Pour se donner un avenir, l'Hôpital du Jura, avec son site de soins aigus à Delémont et la réadaptation à Porrentruy, se profile comme centre régional de compétences, incontournable, entre Bienne et Bâle.

Il a opté pour une stratégie ambitieuse, en intégrant, dans les prestations qu'il fournit, des compétences universitaires. Une initiative du gynécologue Jacques Seydoux. «Souvent, dans son hôpital, un médecin-chef est seigneur en son royaume», constate-t-il. Il est parfois considéré comme tel à Delémont. «A voir le développement des techniques opératoires et des stratégies thérapeutiques, un hôpital périphérique ne peut pas offrir, dans des domaines pointus, le meilleur traitement à ses patients.» Et de relever, en matière de traitement de l'oncologie gynécologique, que «beaucoup de patientes ne bénéficient pas d'une prise en charge idéale».

Offrir le meilleur

Lui entend offrir le meilleur aux Jurassiennes. Jacques Seydoux a pris contact avec deux médecins de premier ordre dans ce domaine en Suisse, Jurassiens d'origine: Patrick Petignat, médecin-chef de l'unité d'oncogynécologie chirurgicale aux Hôpitaux universitaires de Genève, et Michel Müller, patron du même service à l'Hôpital de l'Ile à Berne. L'Hôpital du Jura a signé une convention avec eux et leurs établissements.

Les docteurs Petignat et Müller interviennent, un ou deux jours par mois, à l'Hôpital de Delémont. Depuis le début de l'année, une trentaine de patientes jurassiennes en ont profité. L'un traite les cancers de l'utérus, du col utérin, de l'ovaire et de la vulve, l'autre est spécialisé dans l'endométriose et le cancer du sein.

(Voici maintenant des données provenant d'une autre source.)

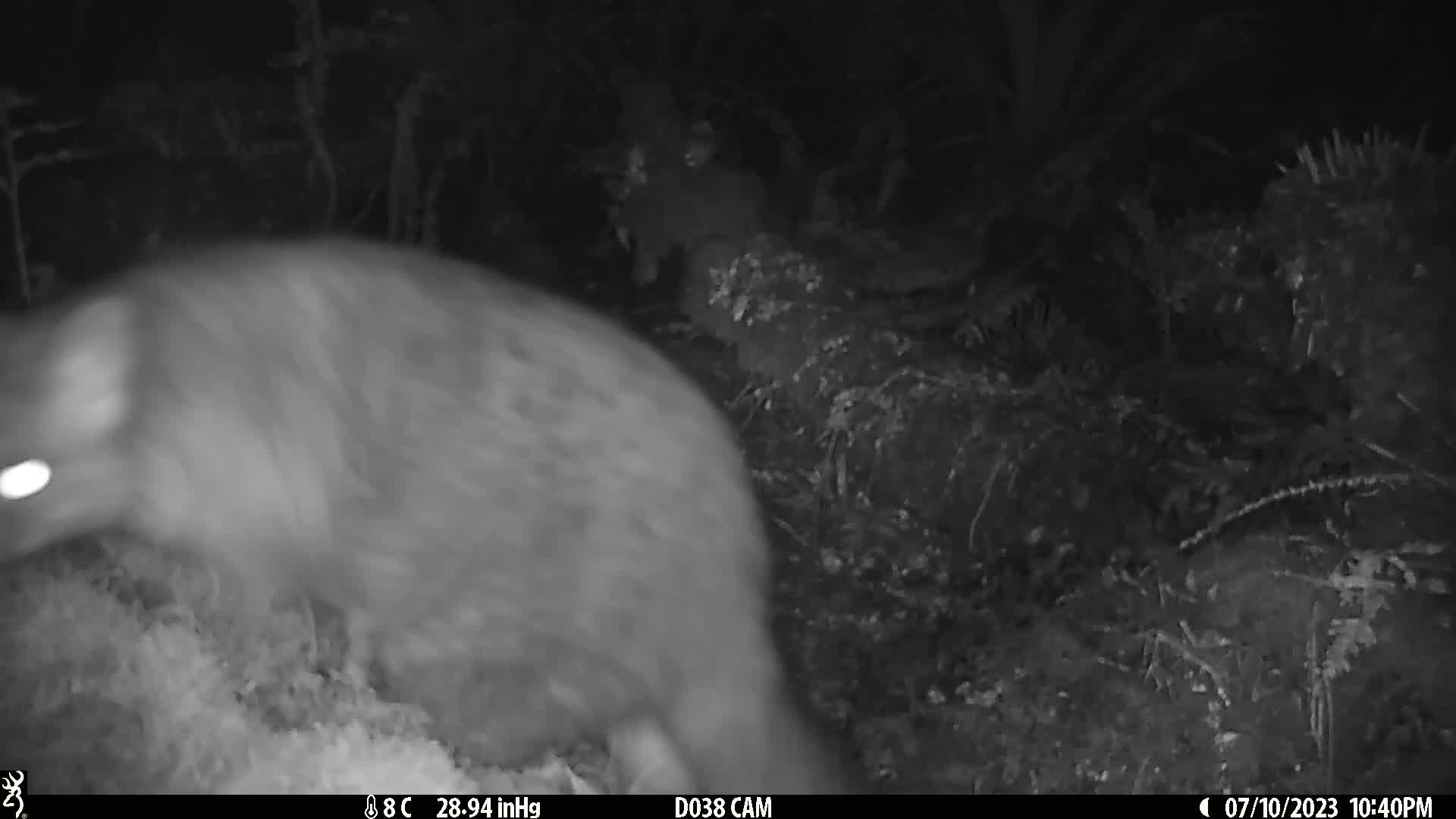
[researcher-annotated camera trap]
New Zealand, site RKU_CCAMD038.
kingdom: Animalia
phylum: Chordata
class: Mammalia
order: Diprotodontia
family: Phalangeridae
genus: Trichosurus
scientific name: Trichosurus vulpecula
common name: common brushtail possum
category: possum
Possum (common brushtail possum) (Trichosurus vulpecula).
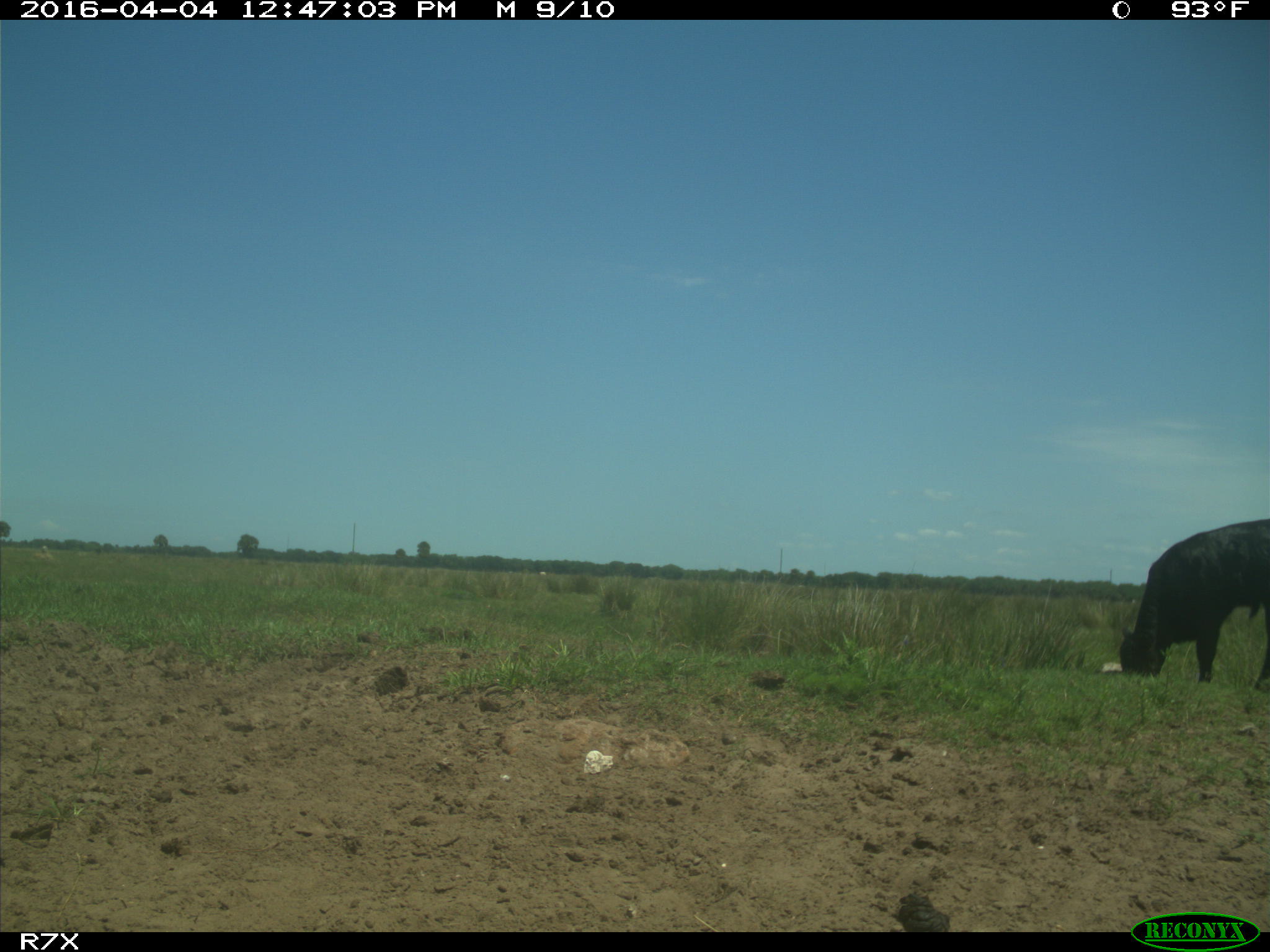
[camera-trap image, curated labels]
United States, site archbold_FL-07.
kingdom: Animalia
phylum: Chordata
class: Mammalia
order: Artiodactyla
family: Bovidae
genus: Bos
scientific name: Bos taurus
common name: domestic cow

A les entendre, l'échange ne fait que des gagnants. Les patientes jurassiennes sont soignées chez elles, bénéficiant des plus hautes compétences, «à des coûts tout à fait acceptables», souligne le directeur Laurent Christe. Et les praticiens sont friands d'interventions, la répétition des actes chirurgicaux étant nécessaire pour rester à la pointe.

Tout ce beau monde saisit l'occasion de faire l'apologie des réseaux hospitaliers. Le Jura s'affiche en précurseur d'une pratique qui pourrait se développer: amener dans un hôpital périphérique des compétences universitaires.

Le directeur de l'Hôpital du Jura est ravi. «Nous voulons nous profiler en nous concentrant sur certaines prestations. Pour servir notre population, mais également attirer des patients des alentours. Nous anticipons deux phénomènes: les exigences des assureurs maladie qui voudront des prestations de qualité et le libre choix de l'hôpital par le patient.» L'Hôpital du Jura prévoit d'élargir la palette des collaborations universitaires, notamment en orthopédie.